Exercise aim: Copy each of the following items verbatim, preserving every line as given.

|---|

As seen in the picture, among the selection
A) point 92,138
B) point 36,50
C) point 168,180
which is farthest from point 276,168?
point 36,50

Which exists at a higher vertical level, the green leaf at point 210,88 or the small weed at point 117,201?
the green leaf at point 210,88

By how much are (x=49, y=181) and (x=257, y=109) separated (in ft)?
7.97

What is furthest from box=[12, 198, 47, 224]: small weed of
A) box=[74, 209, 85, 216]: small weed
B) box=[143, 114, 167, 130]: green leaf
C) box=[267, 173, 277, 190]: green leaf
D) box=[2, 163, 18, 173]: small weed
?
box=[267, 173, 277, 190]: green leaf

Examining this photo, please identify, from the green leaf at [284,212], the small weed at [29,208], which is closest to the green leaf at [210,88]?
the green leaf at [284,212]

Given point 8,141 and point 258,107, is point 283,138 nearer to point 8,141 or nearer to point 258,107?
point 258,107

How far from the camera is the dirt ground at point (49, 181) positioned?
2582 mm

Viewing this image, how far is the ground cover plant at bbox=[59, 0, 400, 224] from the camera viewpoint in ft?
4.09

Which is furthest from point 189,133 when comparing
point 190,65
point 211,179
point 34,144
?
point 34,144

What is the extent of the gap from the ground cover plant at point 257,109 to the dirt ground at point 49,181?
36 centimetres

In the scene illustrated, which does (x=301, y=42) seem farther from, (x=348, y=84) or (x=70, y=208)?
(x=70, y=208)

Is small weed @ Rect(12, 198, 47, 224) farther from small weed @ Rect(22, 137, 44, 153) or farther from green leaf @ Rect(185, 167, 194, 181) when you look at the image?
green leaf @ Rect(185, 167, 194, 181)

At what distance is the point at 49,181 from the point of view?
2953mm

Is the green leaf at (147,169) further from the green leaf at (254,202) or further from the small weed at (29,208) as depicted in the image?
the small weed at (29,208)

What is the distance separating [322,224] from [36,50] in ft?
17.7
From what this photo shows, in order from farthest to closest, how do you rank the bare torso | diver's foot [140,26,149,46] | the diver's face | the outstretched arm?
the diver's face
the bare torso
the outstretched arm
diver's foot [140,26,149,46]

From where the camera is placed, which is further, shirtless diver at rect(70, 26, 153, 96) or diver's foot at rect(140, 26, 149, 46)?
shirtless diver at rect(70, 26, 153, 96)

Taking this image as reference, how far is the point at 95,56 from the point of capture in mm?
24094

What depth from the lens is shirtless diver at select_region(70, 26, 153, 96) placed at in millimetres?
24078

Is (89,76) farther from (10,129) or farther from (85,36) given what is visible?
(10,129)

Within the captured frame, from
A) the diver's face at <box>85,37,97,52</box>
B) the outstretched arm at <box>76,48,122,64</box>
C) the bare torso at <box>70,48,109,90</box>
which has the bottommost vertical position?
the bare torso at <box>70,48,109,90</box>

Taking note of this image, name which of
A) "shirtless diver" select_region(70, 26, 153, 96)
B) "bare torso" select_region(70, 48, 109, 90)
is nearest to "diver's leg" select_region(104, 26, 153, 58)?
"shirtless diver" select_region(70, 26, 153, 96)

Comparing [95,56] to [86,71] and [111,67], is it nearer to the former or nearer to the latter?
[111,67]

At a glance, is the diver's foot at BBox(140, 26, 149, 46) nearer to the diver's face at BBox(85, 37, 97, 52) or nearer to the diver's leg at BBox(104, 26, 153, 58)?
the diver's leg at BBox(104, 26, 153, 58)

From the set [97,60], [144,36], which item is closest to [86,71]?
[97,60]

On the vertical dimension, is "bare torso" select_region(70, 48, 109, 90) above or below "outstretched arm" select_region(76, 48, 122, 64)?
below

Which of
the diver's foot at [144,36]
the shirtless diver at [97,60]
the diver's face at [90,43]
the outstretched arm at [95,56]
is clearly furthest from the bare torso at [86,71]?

|---|

Written reply:
As seen in the picture, among the selection
A) point 92,138
B) point 36,50
C) point 168,180
which is farthest from point 276,168?
point 36,50

Which exists at a higher vertical level, the green leaf at point 210,88 or the small weed at point 117,201?
the green leaf at point 210,88

By how much are (x=49, y=181) and (x=257, y=109) separated (in ft)?
7.97

What is furthest from box=[12, 198, 47, 224]: small weed of
A) box=[74, 209, 85, 216]: small weed
B) box=[143, 114, 167, 130]: green leaf
C) box=[267, 173, 277, 190]: green leaf
D) box=[2, 163, 18, 173]: small weed
?
box=[267, 173, 277, 190]: green leaf

Examining this photo, please identify, from the green leaf at [284,212], the small weed at [29,208], which is closest to the green leaf at [210,88]?
the green leaf at [284,212]

Given point 8,141 and point 258,107, is point 283,138 nearer to point 8,141 or nearer to point 258,107?
point 258,107

How far from the camera is the dirt ground at point (49, 181) positioned?
2582 mm

Viewing this image, how far is the ground cover plant at bbox=[59, 0, 400, 224] from the camera viewpoint in ft?
4.09

Which is furthest from point 189,133 when comparing
point 190,65
point 211,179
point 34,144
?
point 34,144

What is the extent of the gap from the ground cover plant at point 257,109 to the dirt ground at point 49,181?
36 centimetres

In the scene illustrated, which does (x=301, y=42) seem farther from, (x=348, y=84) or (x=70, y=208)?
(x=70, y=208)

Is small weed @ Rect(12, 198, 47, 224) farther from small weed @ Rect(22, 137, 44, 153) or farther from green leaf @ Rect(185, 167, 194, 181) when you look at the image?
green leaf @ Rect(185, 167, 194, 181)

At what distance is the point at 49,181 from the point of view?
2953mm

Is the green leaf at (147,169) further from the green leaf at (254,202) or further from the small weed at (29,208) as depicted in the image?
the small weed at (29,208)

What is the distance separating [322,224] from [36,50] in ft?
17.7
From what this photo shows, in order from farthest to closest, how do you rank the bare torso | diver's foot [140,26,149,46] | the diver's face | the outstretched arm?
the diver's face
the bare torso
the outstretched arm
diver's foot [140,26,149,46]

From where the camera is placed, which is further, shirtless diver at rect(70, 26, 153, 96) or diver's foot at rect(140, 26, 149, 46)?
shirtless diver at rect(70, 26, 153, 96)

Taking this image as reference, how far is the point at 95,56 from the point of capture in mm?
24094

What depth from the lens is shirtless diver at select_region(70, 26, 153, 96) placed at in millimetres?
24078

Is (89,76) farther from (10,129) or farther from (85,36) given what is visible?
(10,129)

Within the captured frame, from
A) the diver's face at <box>85,37,97,52</box>
B) the outstretched arm at <box>76,48,122,64</box>
C) the bare torso at <box>70,48,109,90</box>
which has the bottommost vertical position?
the bare torso at <box>70,48,109,90</box>

Taking note of this image, name which of
A) "shirtless diver" select_region(70, 26, 153, 96)
B) "bare torso" select_region(70, 48, 109, 90)
is nearest to "diver's leg" select_region(104, 26, 153, 58)?
"shirtless diver" select_region(70, 26, 153, 96)

Comparing [95,56] to [86,71] and [111,67], is it nearer to the former or nearer to the latter?
[111,67]

At a glance, is the diver's foot at BBox(140, 26, 149, 46) nearer to the diver's face at BBox(85, 37, 97, 52) or nearer to the diver's leg at BBox(104, 26, 153, 58)?
the diver's leg at BBox(104, 26, 153, 58)

From the set [97,60], [144,36], which item is closest to [86,71]?
[97,60]

On the vertical dimension, is "bare torso" select_region(70, 48, 109, 90) above or below "outstretched arm" select_region(76, 48, 122, 64)?
below

Which of
the diver's foot at [144,36]
the shirtless diver at [97,60]
the diver's face at [90,43]
the outstretched arm at [95,56]
is clearly furthest from the bare torso at [86,71]?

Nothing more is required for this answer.